- _Your objective_
For the entries that follow, restate word for word the line containing "Tsuru se impacta", the line containing "Environmentally Friendly Camping", and every line that lies between them.

- _Input for this task_
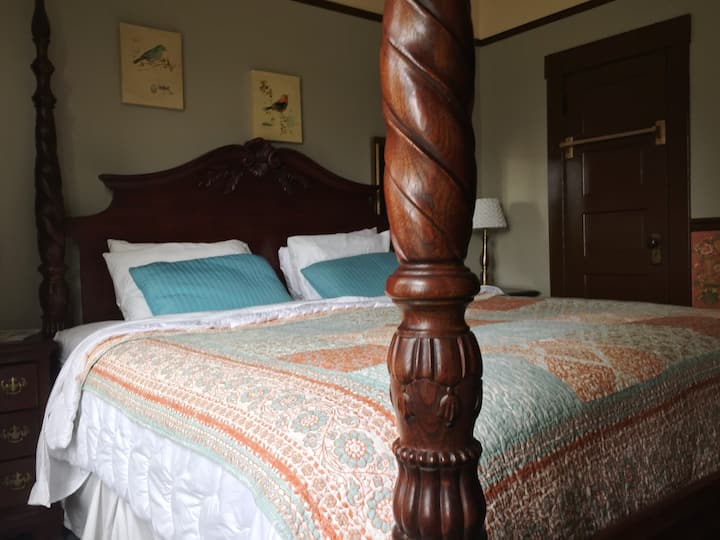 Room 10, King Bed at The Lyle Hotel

--

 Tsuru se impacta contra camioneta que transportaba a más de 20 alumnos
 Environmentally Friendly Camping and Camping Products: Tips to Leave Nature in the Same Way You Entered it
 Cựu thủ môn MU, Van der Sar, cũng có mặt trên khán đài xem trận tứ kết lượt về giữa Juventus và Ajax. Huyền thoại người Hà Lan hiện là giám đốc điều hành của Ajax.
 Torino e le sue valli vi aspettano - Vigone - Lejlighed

==

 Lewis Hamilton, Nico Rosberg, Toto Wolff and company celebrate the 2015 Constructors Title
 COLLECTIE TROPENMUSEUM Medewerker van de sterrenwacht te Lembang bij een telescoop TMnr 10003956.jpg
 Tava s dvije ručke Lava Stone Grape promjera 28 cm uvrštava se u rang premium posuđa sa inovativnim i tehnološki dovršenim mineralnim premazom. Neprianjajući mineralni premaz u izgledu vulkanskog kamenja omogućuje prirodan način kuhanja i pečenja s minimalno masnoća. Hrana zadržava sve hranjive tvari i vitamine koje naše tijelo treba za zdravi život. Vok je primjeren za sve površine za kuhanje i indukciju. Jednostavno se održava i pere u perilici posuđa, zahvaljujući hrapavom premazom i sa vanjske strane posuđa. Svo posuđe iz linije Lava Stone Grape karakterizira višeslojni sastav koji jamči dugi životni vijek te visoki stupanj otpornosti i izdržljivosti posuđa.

- _Worked solution_
 Tsuru se impacta contra camioneta que transportaba a más de 20 alumnos
 Environmentally Friendly Camping and Camping Products: Tips to Leave Nature in the Same Way You Entered it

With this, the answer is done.